INSTRUCTIONS TO FOLLOW: Write out the data word for word, starting at the line containing "What is the" and continuing through the last line of the data.

MATERIAL TO PROCESS:
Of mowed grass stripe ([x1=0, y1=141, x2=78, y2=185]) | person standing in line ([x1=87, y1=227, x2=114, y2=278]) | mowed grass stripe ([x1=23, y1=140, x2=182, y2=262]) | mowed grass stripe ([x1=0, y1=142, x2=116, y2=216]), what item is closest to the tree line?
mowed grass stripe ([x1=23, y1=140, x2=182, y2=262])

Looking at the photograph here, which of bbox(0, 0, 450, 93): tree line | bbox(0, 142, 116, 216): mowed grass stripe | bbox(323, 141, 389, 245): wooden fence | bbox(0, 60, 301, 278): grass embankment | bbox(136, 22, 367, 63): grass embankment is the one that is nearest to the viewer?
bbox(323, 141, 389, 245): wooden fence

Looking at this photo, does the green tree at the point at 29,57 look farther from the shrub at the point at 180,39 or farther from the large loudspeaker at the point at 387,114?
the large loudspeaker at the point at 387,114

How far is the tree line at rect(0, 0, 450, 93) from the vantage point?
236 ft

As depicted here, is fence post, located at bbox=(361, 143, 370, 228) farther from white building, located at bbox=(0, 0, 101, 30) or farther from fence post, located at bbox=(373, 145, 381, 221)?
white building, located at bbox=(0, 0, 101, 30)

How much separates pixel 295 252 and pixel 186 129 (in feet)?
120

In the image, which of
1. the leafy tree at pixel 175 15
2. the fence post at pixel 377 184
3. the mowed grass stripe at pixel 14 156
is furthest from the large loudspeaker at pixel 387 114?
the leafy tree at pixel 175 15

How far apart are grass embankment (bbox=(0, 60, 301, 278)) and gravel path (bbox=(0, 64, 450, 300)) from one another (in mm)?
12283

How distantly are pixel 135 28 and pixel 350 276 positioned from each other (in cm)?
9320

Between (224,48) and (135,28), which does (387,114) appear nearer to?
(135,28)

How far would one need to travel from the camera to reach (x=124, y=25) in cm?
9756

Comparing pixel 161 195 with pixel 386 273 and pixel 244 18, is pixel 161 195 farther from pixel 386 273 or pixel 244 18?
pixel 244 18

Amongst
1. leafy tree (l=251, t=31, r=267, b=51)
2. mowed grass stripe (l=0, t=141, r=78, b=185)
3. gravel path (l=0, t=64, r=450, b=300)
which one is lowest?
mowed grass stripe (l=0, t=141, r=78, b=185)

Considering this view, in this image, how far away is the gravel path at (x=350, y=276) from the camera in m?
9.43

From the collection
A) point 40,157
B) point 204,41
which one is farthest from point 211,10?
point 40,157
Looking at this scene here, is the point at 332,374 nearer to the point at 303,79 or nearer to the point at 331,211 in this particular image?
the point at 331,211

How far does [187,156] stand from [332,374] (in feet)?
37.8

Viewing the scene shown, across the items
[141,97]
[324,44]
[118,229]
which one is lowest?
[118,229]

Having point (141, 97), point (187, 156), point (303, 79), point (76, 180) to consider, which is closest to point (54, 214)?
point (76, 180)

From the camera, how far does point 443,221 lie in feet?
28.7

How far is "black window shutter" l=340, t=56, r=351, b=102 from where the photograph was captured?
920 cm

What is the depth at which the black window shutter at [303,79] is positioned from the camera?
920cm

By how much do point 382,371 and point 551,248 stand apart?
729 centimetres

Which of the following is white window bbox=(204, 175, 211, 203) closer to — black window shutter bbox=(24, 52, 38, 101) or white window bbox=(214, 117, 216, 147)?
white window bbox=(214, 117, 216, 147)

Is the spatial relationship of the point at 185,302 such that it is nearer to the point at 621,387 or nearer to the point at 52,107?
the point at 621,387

RESULT FOR THIS EXERCISE:
What is the depth at which the black window shutter at [303,79] is positioned from the camera?
920cm

By how much do point 382,371 and point 551,248 stand apart?
729 centimetres

Which of the following is white window bbox=(204, 175, 211, 203) closer to — black window shutter bbox=(24, 52, 38, 101) or white window bbox=(214, 117, 216, 147)?
white window bbox=(214, 117, 216, 147)

Is the spatial relationship of the point at 185,302 such that it is nearer to the point at 621,387 or nearer to the point at 52,107?
the point at 621,387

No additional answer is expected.